Ti and Spi are invariant boundaries constructed from asymptotic data.

Automorphisms of Ti and Spi correspond to asymptotic symmetries.

Carrollian geometries reduce symmetry groups to BMS or Poincaré.

Abstract

The goal of this paper is to provide a definition for a notion of extended boundary at time and space-like infinity which, following Figueroa-O'Farril--Have--Prohazka--Salzer, we refer to as Ti and Spi. This definition applies to asymptotically flat spacetime in the sense of Ashtekar--Romano and we wish to demonstrate, by example, its pertinence in a number of situations.
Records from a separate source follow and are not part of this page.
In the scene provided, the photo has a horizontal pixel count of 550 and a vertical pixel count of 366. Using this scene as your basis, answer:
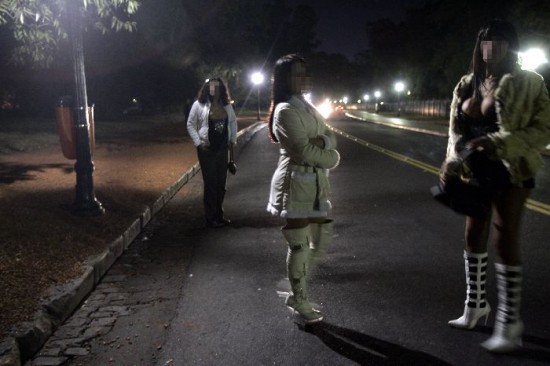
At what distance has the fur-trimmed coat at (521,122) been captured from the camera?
3.36 m

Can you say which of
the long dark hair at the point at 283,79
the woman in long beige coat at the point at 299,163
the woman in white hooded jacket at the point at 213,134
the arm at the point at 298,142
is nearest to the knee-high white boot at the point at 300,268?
the woman in long beige coat at the point at 299,163

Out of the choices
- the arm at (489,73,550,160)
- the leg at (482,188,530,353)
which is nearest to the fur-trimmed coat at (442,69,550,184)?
the arm at (489,73,550,160)

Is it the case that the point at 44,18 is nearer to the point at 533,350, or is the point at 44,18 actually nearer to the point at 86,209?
the point at 86,209

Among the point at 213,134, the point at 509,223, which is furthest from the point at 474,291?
the point at 213,134

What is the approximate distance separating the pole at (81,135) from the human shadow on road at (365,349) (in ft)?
15.0

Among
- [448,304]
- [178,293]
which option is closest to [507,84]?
[448,304]

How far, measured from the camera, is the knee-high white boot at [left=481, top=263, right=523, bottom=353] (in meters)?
3.60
The definition is invariant, is constructed solely from the asymptotic data of the metric and is such that automorphisms of the extended boundaries are canonically identified with asymptotic symmetries. Furthermore, scattering data for massive fields are realised as functions on Ti and a geometric identification of cuts of Ti with points of Minkowksi then produces an integral formula of Kirchhoff type. Finally, Ti and Spi are both naturally equipped with (strong) Carrollian geometries which, under mild assumptions, enable to reduce the symmetry group down to the BMS group, or to Poincar\'e in the flat case. In particular, Strominger's matching conditions are naturally realised by restricting to Carrollian geometries compatible with a discrete symmetry of Spi.